## Фрагмент для чтения
"""
Неудивительно, что подобный дар способен оценить только тот читатель, который обладает родственным ей духовным опытом. Перефразируя Баратынского, я бы сказал, что ее читатель – это одновременно и ее друг, причем не в переносном, а в прямом смысле этого слова, и друг на все времена. Она не создает некий вымышленный образ поэта, которому читатель хотел бы набиться в друзья. Она именно такая, какой предстает в своих стихах, в прозе, в эссеистике, в публицистике. Блистательный лектор и чуткий собеседник, она ни разу и никому не дала усомниться в искренности своих слов.
В ее повести «Озеро Сариклен» происходит мистическая встреча двух душ – школьной учительницы Ольги Кореневой и поэта и художника Эфраима Аданова. Они словно обладают одной душой, которая не имеет границ и в то же время удивительно цельная. Нельзя сделать что-то или подумать о чем-то отдельно от самого себя, а значит, и отдельно от Бога. Нельзя быть счастливым вдали от истока своей глубины, даже не то чтобы нельзя, а просто невозможно! Вот как подается ход мысли Эфраима Аданова, у которого так много общего с князем Мышкиным: «Разве я не был таким же другом Богу, как друзья Иова – Иову? Я любил Его, любил, конечно… Но я был около, а не внутри. Я не делил с Ним Его сущности».
Автором повести описан духовный путь, который выходит за рамки беллетристики. Это уже не только исповедь отдельно взятого человека или поколения, но и проповедь, причем проповедь тихая, выстраданная. Разговоры Ольги Кореневой с ее оппонентом профессором Коршем перекликаются с диалогами поэмы о Великом инквизиторе из романа Достоевского «Братья Карамазовы». Эти разговоры Ольги с Коршем, который плетет свою паутину в тени князя мира сего, обладают художественным достоинством сами по себе. Однако как же мощно они углубляют русло традиции, в которой работал Достоевский и восприемником которой он являлся. Корш за творением не может и не хочет разглядеть Творца. Удивительно, что и Ольгина подруга Белла, смиренно несущая свой крест, улавливает в большей степени то, что находится лишь в горизонте творения. Белле тоже тяжело дышать на высоте, где Бог соприкасается с душой, хотя, казалось бы, между Коршем и Беллой пролегает пропасть. Ученики любили Христа, но еще не знали, что придется полюбить Истину, которая через Христа явилась в мир. Очень тяжело оторвать глаза от земли даже тем людям, которые, сами того не ведая, уже идут по облакам.
"""
Воспроизведите без изменений часть фрагмента от слов «Неудивительно, что подобный» до слов «искренности своих слов.» включительно.

## Приведённые строки
"""
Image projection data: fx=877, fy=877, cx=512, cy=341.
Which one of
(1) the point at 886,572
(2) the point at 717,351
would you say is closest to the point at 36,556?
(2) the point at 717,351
"""
"""
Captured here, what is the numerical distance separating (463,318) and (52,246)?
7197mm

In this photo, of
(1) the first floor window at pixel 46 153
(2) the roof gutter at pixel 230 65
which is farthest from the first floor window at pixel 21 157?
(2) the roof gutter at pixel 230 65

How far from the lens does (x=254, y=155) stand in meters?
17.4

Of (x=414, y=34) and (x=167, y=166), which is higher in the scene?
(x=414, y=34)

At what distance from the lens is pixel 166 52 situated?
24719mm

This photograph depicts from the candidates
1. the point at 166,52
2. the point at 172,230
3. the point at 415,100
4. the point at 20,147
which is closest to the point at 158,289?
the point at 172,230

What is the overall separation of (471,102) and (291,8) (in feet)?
"""
"""
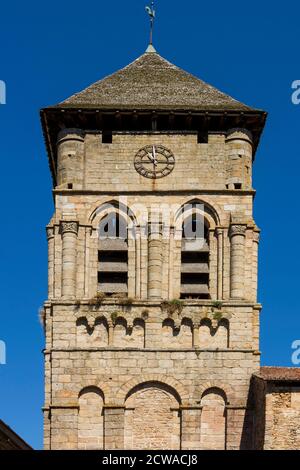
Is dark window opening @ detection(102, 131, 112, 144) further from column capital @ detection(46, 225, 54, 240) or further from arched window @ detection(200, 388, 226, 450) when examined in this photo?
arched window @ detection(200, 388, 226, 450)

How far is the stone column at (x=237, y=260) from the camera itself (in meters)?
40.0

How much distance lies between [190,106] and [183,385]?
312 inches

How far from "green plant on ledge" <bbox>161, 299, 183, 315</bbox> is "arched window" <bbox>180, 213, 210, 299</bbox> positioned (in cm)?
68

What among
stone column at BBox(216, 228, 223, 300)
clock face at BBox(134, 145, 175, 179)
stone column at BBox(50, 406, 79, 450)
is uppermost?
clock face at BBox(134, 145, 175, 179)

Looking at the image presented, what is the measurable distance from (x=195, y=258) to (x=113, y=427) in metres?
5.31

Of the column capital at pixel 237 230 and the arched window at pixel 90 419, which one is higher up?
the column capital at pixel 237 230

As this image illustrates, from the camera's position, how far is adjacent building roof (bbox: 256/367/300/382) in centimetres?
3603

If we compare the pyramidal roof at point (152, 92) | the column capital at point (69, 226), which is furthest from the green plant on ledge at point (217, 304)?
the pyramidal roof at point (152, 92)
"""
## Решение задания
Неудивительно, что подобный дар способен оценить только тот читатель, который обладает родственным ей духовным опытом. Перефразируя Баратынского, я бы сказал, что ее читатель – это одновременно и ее друг, причем не в переносном, а в прямом смысле этого слова, и друг на все времена. Она не создает некий вымышленный образ поэта, которому читатель хотел бы набиться в друзья. Она именно такая, какой предстает в своих стихах, в прозе, в эссеистике, в публицистике. Блистательный лектор и чуткий собеседник, она ни разу и никому не дала усомниться в искренности своих слов.